Jika kita runut kebelakang ada beberapa orang ahli yang mencoba menyelidiki sampai sejauh manakah pengaruh agama memotivasi aktivitas kehidupan masyarakat atau individual dalam hidupnya. Meskipun motif penyelidikan pada jaman kejaman dari jaman yang sama maupun yang berbeda, namun tujuannya juga bisa berbeda pula.
Bertitik tolak dari hipotesa, bahwa kehadiran suatu agama kedalam satu masyarakat bukan saja merupakan suatu milik pribadi yang mampu melonjakkan pribadi tersebut kedalam alam akhirat yang teramat ideal, akan tetapi juga karena pengaruh suatu kehadiran agama juga berhasil mengimplikasi pada stratifikasi sosial, pergeseran pergeseran serta tingkah laku kongkrit pada dinamikanya kehidupan suatu masyarakat dalam wujudnya yang riil dan nyata.

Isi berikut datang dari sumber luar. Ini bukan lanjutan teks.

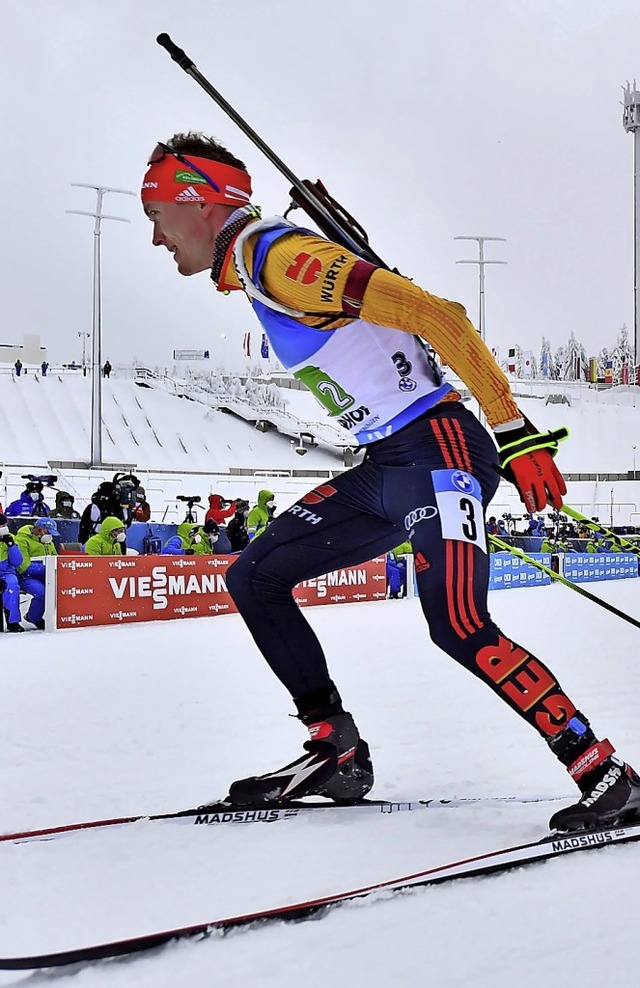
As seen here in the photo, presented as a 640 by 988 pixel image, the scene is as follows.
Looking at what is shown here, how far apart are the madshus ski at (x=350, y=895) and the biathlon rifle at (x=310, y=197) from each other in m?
1.64

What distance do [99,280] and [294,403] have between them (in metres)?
21.7

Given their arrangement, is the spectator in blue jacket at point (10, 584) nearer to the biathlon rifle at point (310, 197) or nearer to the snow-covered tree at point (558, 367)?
the biathlon rifle at point (310, 197)

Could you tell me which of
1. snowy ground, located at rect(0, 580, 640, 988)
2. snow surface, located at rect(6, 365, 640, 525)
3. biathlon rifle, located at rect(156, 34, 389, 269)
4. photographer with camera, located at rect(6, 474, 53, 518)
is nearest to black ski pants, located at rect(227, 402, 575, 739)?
snowy ground, located at rect(0, 580, 640, 988)

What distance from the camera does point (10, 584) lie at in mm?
8172

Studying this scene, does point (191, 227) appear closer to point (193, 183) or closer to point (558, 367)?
point (193, 183)

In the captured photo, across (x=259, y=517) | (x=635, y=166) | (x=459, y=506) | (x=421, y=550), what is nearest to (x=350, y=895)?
(x=421, y=550)

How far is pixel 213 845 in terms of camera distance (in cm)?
222

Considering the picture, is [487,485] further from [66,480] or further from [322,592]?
[66,480]

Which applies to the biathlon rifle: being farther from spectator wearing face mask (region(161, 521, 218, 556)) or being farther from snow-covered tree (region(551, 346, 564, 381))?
snow-covered tree (region(551, 346, 564, 381))

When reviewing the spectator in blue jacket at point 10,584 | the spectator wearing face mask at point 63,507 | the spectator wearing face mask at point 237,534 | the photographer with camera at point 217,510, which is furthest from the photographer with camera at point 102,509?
the spectator wearing face mask at point 63,507

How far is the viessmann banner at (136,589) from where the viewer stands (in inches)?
335

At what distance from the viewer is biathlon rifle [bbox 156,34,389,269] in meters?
2.62

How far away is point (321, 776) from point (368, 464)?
93cm

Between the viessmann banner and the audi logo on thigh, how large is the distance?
568 cm
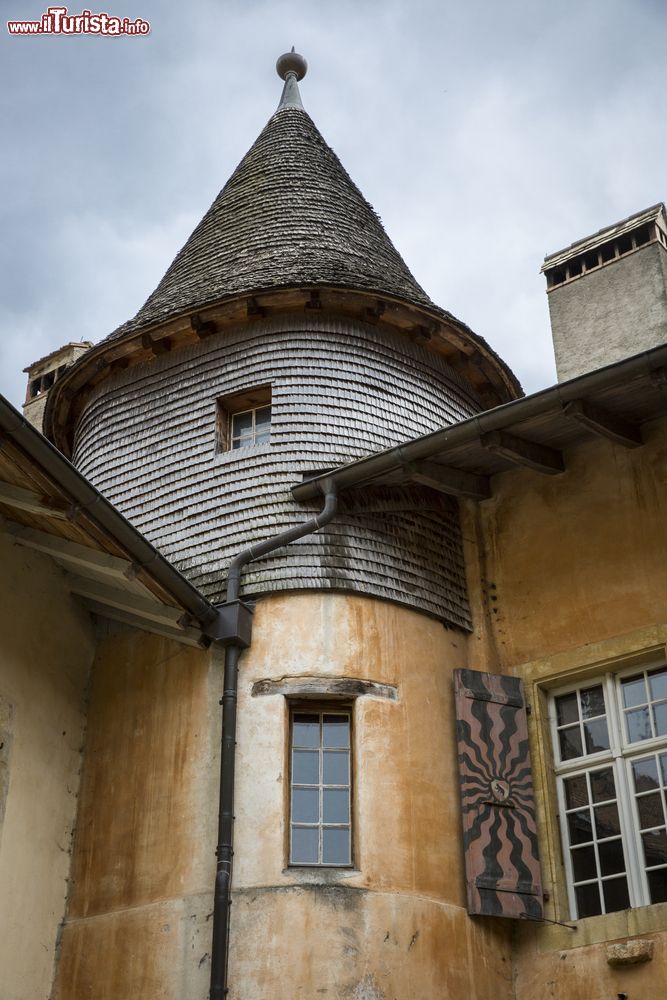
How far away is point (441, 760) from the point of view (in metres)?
9.23

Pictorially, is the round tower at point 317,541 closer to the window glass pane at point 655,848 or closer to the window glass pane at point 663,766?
the window glass pane at point 655,848

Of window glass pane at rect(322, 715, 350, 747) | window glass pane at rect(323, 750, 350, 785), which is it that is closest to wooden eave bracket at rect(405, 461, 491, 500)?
window glass pane at rect(322, 715, 350, 747)

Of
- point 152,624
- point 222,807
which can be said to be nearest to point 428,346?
point 152,624

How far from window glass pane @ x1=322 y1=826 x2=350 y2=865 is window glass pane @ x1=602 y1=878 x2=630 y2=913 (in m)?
1.83

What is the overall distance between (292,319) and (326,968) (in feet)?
18.8

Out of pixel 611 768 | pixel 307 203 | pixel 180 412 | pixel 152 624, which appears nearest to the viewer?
pixel 611 768

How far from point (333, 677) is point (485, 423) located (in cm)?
224

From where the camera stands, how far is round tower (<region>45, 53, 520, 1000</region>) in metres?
8.34

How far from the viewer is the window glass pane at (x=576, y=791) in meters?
9.16

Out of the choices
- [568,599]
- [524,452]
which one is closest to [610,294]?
[524,452]

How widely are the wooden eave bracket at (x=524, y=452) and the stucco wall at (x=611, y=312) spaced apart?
374 centimetres

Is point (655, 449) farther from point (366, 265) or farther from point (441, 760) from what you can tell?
point (366, 265)

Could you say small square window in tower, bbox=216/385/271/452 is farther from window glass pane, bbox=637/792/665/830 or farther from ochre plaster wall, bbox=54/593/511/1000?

Dari sini gambaran yang diperlihatkan relatif lebih jelas. Bahwa betapa kehadiran suatu agama kedalam suatu bangsa ataupun suatu masyarakat, individu tertentu akan memiliki potensi implikasi positif terhadap bangsa, masyarakat, individu yang menjadi penganutnya. Bahwa pada gilirannya sistim nilai yang dimamahkannya produk penyajian agama akan mampu memotivasi penganutnya untuk berjuang secara lebih dahsyat, ulet sabar, serta memiliki kontinuitas dan optimisme.